Pilulae Colchici et Aloes, B.P.C.—COLCHICUM AND ALOES PILLS.
Each pill contains ¼ grain each of acetic extract of colchicum, extract of Barbados aloes, and green extract of hyoscyamus. Dose.—1 to 4 pills.
Pilulae Colchici et Hydrargyri, B.P.C.—COLCHICUM AND MERCURY PILLS.
Each pill contains ⅙ grain of acetic extract of colchicum, ⅓ grain of mercury pill, and ½ grain of compound extract of colocynth. Dose.—1. to 3 pills.
Pilulae Colchici et Hydrargyri Compositae, B.P.C.—COMPOUND COLCHICUM AND MERCURY PILLS. Syn.—Sir Benjamin Brodie's Gout Pills.
Each pill contains ½ grain of acetic extract of colchicum, and 1 ⅓ grains each of mercury pill, compound extract of colocynth, and extract of rhubarb. Dose.—1 to 2 pills.

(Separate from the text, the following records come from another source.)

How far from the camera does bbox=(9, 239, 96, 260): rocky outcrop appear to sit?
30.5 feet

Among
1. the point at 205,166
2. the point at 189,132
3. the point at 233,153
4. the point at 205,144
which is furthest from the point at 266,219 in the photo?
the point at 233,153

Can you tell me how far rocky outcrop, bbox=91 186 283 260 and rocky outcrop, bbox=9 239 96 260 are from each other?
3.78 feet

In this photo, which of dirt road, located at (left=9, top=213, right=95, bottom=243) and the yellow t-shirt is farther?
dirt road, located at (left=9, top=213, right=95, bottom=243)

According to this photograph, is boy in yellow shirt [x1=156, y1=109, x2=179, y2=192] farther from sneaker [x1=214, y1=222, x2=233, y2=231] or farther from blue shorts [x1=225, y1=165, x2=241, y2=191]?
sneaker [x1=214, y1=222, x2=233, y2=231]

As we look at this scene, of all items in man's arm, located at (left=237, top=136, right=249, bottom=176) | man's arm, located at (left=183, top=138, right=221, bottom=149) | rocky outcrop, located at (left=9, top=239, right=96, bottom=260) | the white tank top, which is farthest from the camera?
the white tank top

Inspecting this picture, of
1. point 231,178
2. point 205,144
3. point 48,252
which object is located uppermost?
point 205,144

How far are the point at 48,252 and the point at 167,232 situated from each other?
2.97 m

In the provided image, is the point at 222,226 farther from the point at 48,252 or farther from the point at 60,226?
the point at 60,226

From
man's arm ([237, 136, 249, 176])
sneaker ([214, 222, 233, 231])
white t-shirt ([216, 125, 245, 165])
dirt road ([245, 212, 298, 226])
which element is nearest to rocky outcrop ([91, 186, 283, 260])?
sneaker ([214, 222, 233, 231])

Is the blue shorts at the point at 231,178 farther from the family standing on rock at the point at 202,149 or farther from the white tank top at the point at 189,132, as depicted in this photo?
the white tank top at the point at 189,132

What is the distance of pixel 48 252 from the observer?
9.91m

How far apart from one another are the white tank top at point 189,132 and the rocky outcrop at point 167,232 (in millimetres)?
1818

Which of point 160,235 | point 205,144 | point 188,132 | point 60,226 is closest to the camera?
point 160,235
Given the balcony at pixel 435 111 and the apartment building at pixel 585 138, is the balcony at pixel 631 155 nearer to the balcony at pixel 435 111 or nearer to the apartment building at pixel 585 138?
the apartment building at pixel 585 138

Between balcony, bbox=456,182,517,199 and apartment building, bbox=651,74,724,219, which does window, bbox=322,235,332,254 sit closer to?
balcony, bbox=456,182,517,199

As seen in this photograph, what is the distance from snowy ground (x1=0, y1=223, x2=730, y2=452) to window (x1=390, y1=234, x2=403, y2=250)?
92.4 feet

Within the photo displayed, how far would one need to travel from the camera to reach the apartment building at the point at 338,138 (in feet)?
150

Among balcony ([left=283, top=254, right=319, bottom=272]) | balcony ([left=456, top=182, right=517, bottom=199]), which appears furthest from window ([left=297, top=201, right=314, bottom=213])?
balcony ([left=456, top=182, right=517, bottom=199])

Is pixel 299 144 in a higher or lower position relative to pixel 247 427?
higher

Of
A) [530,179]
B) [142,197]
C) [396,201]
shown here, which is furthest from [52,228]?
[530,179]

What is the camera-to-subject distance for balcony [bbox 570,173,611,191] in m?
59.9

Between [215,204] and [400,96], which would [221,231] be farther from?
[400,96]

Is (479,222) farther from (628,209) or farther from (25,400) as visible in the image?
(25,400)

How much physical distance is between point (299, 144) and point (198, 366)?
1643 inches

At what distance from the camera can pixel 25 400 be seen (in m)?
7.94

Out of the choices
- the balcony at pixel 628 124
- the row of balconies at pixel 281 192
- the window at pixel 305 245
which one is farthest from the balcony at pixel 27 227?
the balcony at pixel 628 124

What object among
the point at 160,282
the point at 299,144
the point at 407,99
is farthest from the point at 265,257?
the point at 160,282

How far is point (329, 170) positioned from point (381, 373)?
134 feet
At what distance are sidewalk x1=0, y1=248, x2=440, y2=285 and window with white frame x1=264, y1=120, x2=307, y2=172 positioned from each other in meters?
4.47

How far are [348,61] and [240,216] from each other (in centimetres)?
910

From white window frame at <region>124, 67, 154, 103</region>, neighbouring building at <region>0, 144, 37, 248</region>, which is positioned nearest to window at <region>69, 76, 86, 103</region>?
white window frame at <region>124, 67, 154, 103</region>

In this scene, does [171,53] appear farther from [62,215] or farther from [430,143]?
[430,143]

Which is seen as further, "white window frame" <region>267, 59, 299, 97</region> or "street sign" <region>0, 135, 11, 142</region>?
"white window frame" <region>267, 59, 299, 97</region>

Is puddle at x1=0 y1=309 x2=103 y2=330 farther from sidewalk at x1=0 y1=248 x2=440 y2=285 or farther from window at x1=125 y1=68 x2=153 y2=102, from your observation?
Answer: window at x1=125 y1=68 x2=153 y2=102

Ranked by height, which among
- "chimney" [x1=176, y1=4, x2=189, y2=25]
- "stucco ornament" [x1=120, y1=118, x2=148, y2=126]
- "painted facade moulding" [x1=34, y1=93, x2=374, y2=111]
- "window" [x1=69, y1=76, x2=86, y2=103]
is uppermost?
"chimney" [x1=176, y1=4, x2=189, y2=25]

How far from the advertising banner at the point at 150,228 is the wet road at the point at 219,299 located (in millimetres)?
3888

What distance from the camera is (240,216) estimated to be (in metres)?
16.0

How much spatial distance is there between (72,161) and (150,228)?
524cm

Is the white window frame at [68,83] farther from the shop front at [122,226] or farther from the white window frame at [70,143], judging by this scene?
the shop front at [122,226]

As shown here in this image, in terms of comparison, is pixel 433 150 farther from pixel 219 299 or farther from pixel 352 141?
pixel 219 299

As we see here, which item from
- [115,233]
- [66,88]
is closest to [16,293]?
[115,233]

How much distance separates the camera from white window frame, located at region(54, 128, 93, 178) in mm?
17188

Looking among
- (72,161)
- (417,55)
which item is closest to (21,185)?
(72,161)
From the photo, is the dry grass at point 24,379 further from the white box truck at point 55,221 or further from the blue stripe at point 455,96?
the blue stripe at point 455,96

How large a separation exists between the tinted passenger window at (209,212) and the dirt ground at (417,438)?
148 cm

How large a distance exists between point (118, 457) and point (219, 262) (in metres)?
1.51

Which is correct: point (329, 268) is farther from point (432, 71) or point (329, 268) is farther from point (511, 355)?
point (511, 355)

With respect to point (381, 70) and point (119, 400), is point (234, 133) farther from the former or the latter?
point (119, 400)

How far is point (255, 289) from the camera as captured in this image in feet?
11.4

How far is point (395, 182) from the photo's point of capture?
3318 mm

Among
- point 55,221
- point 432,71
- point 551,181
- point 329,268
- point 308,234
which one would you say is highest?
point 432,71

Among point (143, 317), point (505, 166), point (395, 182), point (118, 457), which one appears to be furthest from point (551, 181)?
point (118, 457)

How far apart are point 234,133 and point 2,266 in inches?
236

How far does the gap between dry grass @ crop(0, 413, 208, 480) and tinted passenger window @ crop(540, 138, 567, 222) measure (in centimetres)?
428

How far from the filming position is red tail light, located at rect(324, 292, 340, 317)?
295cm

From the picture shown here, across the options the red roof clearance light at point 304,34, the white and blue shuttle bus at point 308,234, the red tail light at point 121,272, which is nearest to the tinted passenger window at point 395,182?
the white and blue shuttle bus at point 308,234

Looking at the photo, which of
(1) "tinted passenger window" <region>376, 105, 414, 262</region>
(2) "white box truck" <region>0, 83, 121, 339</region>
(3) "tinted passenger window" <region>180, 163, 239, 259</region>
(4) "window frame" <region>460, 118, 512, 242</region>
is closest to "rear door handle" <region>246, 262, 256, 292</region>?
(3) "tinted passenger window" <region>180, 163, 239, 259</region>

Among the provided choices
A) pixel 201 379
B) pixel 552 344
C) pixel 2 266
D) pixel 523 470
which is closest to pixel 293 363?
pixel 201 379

Vinum Colchici, B.P.—COLCHICUM WINE.
Colchicum corm, in No. 20 powder, 20; sherry, 100. Prepare by the maceration process. Colchicum wine is given, often with antacids and saline purgatives, in gout. Dose.—½ to 2 mils (10 to 30 minims).

The British Pharmaceutical Codex, 1911, was published by direction of the Council of the Pharmaceutical Society of Great Britain.